Presentato il disegno di legge con cui si chiede l’istituzione della Giornata in memoria delle vittime dell’amianto e assegnazione di un riconoscimento onorifico ai comuni maggiormente colpiti.

La proposta nasce da una richiesta del Comune di Monfalcone a firma del Sindaco Cisint inoltrata nel 2017 ed ora ad un passo dalla concretezza.

Prima firmataria del ddl, la senatrice Raffaella Marin presente oggi alla conferenza stampa in Comune a Monfalcone. Durante la conferenza la Senatrice ha dichiarato che conosceva la drammaticità della situazione, per appartenenza territoriale, ma mai avrebbe immaginato i numeri sui quali ancora lavorare. In Italia ci sono 1 miliardo e 200 milioni di mq di amianto; e 1 milione di siti da bonificare. “Questi dati parlano chiaro -commenta la senatrice-si tratta di emergenza sanitaria perché, finché non vedremo tutti i siti bonificati non riscontriamo mai un calo sanitario perché non si prende in considerazione la contaminazione ambientale”.

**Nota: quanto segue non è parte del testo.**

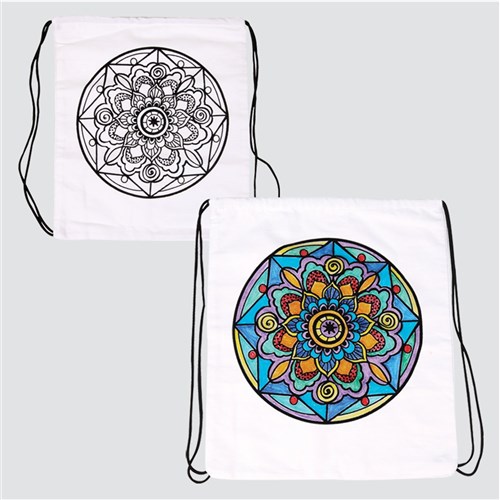 Fuzzy Art Bag - Mandala - Each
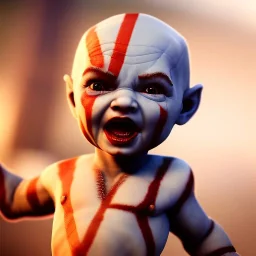 Cute baby video game god of war krotos, 8k resulation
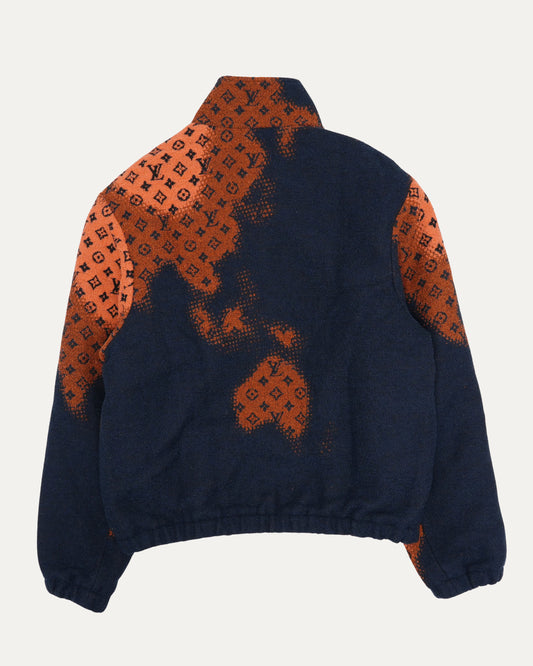 Bonfire Monogram Fleece Bouclette Blouson Jacket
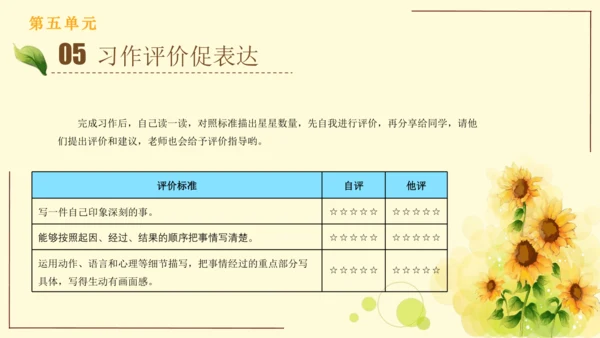 统编版语文四年级上册2024-2025学年度第五单元习作： 生活万花筒（课件）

Qualche giorno fa si è svolta la discussione in commissione affari costituzionali, con relatrice Pirovano che ha presentato un emendamento in cui si incentivano i Comuni a provvedere alle bonifiche, prendendo ad esempio Monfalcone e Casale Monferrato come Comuni virtuosi oltre che maggiormente colpiti.

“Siamo una delle due città simbolo della tragedia – ha ribadito il sindaco Cisint- ma siamo anche virtuosi, e come tale vorrei invitare i sindaci di ogni comune a prendersi a carico questo aspetto per tutelare la salute dei propri cittadini.

“Individuare la data del 28 aprile come la giornata delle vittime dell’amianto non solo consente di ricordare chi non c’è più, ma offre l’opportunità per riflettere su questa tematica e trasmettere ai giovani un valore fondamentale ovvero che di lavoro e salute devono andare di pari passo. E’ inaccettabile morire per lavorare, come ho visto io e moltissime, troppe famiglie di Monfalcone”.

“Sono grata alla Senatrice Marin e alla commissione che sia stato preso a carico il nostro appello nel 2019, poi l’iter si è bloccato per la pandemia, ma ora si è trasformato in una proposta di legge per cui sicuramente la giornata se non sarà già intitolata quest’anno lo sarà sicuramente il prossimo”.